The Florida CytoSen company which has developed a new biotechnology approach to cancer therapy has sold around $ 70 million based in the Dutch Kiadis Pharma.
CytoSen came from the University of Central Florida in 2014 and has grown to become an incubator at UCF in Winter Springs in the past few years. The University calls it the largest biotech purchase in Central Florida history.
“It is important that technology is mature, it can benefit patients. It has the potential to really help patients with cancer, especially leukemia and those suffering from other diseases,” said Robert Igarashi, Chief Scientific Officer and co-founder of CytoSen.
This technology uses nanoparticles or cells designed to enhance and strengthen the so-called “natural killer cells” of the immune system, said founder Alicia Kopik, a researcher at the School of Biomedical Sciences at UCF. Natural killer cells attack cancer cells.

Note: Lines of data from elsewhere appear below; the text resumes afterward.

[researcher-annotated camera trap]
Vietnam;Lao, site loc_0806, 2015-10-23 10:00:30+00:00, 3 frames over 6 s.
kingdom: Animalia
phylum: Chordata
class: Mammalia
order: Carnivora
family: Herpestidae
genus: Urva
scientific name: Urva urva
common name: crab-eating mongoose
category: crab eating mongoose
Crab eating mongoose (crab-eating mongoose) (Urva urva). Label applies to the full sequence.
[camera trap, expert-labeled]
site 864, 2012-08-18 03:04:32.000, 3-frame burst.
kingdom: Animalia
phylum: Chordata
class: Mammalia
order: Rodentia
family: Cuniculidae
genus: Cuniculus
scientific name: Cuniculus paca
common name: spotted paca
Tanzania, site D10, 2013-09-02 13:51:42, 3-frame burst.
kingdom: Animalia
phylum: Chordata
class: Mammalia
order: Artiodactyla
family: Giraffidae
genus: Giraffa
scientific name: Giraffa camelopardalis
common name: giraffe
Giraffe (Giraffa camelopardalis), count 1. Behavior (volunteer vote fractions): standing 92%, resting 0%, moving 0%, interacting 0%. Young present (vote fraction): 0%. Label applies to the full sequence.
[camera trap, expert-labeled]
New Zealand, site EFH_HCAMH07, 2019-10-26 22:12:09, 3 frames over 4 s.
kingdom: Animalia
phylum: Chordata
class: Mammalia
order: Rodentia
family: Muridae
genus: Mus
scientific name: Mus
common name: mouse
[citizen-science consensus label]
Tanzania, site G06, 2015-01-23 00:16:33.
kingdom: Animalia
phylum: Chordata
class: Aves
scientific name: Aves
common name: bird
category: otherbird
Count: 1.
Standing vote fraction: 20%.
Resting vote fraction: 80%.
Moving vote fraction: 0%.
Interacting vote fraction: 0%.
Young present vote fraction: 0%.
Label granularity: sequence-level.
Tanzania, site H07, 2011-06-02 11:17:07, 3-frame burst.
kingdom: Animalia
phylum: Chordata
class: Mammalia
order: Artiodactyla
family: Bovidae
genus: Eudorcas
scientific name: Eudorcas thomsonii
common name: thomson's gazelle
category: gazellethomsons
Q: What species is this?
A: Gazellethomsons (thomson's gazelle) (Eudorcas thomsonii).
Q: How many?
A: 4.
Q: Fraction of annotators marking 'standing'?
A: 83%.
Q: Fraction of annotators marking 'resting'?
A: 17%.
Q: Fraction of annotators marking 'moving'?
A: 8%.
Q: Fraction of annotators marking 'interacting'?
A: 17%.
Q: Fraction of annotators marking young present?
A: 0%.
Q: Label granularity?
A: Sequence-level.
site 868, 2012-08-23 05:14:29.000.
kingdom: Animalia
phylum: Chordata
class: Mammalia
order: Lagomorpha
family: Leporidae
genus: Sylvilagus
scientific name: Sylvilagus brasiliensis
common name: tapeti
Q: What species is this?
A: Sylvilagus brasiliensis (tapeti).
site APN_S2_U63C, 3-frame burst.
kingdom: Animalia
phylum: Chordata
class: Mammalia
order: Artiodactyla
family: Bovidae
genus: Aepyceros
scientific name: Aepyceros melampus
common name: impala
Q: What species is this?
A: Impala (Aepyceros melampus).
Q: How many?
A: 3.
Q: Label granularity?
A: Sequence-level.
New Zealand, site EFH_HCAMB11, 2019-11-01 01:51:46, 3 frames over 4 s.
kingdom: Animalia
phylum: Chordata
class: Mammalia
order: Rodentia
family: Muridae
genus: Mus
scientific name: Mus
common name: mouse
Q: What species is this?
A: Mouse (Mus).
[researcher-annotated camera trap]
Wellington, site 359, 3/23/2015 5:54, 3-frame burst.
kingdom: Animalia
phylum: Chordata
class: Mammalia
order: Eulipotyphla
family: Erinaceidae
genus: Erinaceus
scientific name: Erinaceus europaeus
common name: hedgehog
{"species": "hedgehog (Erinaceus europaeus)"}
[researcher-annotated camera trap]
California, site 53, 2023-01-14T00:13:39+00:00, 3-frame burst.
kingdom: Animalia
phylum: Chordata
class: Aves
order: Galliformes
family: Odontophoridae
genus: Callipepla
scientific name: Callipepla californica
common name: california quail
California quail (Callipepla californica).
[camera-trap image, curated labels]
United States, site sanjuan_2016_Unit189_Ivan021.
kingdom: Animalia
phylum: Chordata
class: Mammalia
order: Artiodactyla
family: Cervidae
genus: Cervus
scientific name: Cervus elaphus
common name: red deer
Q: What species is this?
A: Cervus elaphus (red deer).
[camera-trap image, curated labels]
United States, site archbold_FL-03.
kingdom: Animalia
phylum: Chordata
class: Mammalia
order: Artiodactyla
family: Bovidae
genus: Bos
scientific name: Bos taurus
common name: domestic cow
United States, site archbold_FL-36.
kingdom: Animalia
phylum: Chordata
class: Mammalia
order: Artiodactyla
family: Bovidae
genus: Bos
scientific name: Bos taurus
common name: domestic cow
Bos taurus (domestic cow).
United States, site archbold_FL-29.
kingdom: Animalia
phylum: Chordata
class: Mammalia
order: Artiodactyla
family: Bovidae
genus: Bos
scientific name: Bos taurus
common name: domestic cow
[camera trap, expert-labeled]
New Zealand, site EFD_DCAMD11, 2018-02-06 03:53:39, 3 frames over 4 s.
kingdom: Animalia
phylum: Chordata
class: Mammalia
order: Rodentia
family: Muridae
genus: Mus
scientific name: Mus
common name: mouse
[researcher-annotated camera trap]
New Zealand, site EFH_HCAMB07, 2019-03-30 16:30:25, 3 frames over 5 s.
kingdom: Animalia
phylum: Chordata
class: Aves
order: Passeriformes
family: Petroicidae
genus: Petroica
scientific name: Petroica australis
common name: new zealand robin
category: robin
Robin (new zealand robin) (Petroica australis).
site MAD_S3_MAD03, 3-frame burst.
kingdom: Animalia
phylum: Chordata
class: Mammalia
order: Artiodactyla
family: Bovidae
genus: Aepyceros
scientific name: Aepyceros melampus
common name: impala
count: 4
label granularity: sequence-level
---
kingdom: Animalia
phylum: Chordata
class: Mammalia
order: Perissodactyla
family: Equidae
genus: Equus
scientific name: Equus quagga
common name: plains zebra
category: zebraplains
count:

Igarashi told UPI that CytoSen therapy was limited to use at the National Children’s Hospital in Columbus, Ohio, and a hospital for cancer treatment and investigation at the University of Texas at Andisan in Houston.
According to the company, the conditions of the sale include the initial payment of 1.94 million Kiadis shares. As soon as the company reaches six in the stages of clinical development and CytoSen approval, the owner will receive 5,820,000 more shares. On June 5, Kiadi’s shares were quoted at € 7.80 or $ 8.81.
The UCF Research Foundation holds more than 1% of CytoSen shares. The Foundation has patents and patent applications licensed exclusively to CytoSen and will receive royalties based on a percentage of the net sales of licensed products.
CytoSen plans to continue working with Winter Springs Incubator.